The Credit Theory is this: that a sale and purchase is the exchange of a commodity for credit. From this main theory springs the sub-theory that the value of credit or money does not depend on the value of any metal or metals, but on the right which the creditor acquires to "payment," that is to say, to satisfaction for the credit, and on the obligation of the debtor to "pay" his debt and conversely on the right of the debtor to release himself from his debt by the tender of an equivalent debt owed by the creditor, and the obligation of the creditor to accept this tender in satisfaction of his credit.

Innes goes on to note that a major problem in getting the public to understand the extent to which monetary systems are debt based is the challenge in persuading them that "things are not the way they seem"

In his 2011 book Debt: The First 5000 Years, the anthropologist David Graeber asserted that the best available evidence suggests the original monetary systems were debt based, and that most subsequent systems have been too. Exceptions where the relationship between money and debt was less clear occurred during periods where money has been backed by bullion, as happens with a gold standard. Graeber echoes earlier theorists such as Innes by saying that during these eras population perception was that money derived its value from the precious metals of which the coins were made, but that even in these periods money is more accurately understood as debt. Graeber states that the three main functions of money are to act as: a medium of exchange; a unit of account; and a store of value. Graeber writes that since Adam Smith's time, economists have tended to emphasise money as a medium of exchange. For Graeber, when money first appeared its primary purpose was to act as a unit of account, to denominate debt. He writes that coins were originally created as tokens which represented a unit of account rather than being an amount of precious metal which could be bartered.

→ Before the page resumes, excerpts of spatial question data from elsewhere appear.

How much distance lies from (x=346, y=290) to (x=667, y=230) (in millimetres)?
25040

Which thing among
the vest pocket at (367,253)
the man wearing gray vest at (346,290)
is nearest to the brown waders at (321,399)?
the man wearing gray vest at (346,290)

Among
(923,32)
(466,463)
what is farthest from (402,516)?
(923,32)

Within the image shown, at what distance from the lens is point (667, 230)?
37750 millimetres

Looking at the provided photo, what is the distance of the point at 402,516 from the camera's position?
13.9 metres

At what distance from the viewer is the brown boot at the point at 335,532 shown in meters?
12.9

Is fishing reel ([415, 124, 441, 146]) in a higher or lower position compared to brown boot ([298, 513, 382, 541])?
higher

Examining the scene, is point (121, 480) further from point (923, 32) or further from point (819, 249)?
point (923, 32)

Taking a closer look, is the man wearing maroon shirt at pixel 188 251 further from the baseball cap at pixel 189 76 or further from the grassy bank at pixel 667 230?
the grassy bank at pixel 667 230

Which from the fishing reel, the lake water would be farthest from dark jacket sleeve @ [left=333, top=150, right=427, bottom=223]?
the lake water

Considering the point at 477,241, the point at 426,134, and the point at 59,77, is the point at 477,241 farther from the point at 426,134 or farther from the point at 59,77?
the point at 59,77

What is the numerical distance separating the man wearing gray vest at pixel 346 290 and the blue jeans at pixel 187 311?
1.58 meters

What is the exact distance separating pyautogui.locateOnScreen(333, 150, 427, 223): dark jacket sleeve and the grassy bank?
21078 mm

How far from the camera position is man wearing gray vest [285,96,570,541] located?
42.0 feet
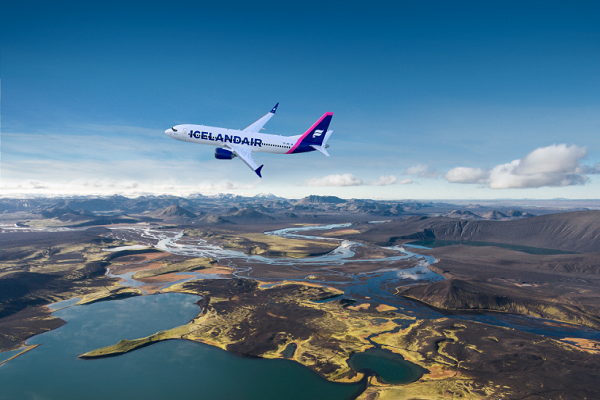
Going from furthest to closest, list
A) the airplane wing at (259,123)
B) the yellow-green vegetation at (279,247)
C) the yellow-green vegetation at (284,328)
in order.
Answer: the yellow-green vegetation at (279,247) → the yellow-green vegetation at (284,328) → the airplane wing at (259,123)

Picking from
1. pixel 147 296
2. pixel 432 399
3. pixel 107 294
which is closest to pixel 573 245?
pixel 432 399

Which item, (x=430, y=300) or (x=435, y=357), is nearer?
(x=435, y=357)

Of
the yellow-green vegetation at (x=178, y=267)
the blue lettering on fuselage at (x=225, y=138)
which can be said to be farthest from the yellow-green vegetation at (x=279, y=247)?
the blue lettering on fuselage at (x=225, y=138)

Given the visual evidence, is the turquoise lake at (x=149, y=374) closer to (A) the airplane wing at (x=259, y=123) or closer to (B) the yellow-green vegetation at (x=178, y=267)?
(A) the airplane wing at (x=259, y=123)

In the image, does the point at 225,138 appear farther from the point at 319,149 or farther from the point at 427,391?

Economics commentator Philip Coggan holds that the world's current monetary system became debt based after President Nixon suspended the link between money and gold in 1971. He writes that "Modern money is debt and debt is money". Since the 1971 Nixon Shock, debt creation and the creation of money has increasingly took place at once. This simultaneous creation of money and debt occurs as a feature of Fractional reserve banking. After a commercial bank approves a loan, it is able to create the corresponding amount of money, which is then acquired by the borrower along with a similar amount of debt. Coggan goes on to say that debtors often prefer debt based monetary systems such as Fiat money over commodity based systems like the gold standard, because the former tend to allow much higher volumes of money to circulate in the economy, and tend to be more expansive. This makes their debts easier to repay. Coggan refers to Bryan's 19th century Cross of Gold speech as one of the first great attempts to weaken the link between gold and money; he says the former US presidential candidate was trying to expand the monetary base in the interests of indebted farmers, who at the time were often being forced into bankruptcy. However Coggan also says that the excessive debt which can be built up under a debt based monetary system can end up hurting all sections of society, including debtors.

In a 2012 paper, economic theorist Perry Mehrling notes that what is commonly regarded as money can often be viewed as debt. He posits a hierarchy of assets with gold at the top, then currency, then deposits and then securities. The lower down the hierarchy, the easier it is to view the asset as reflecting someone else's debt.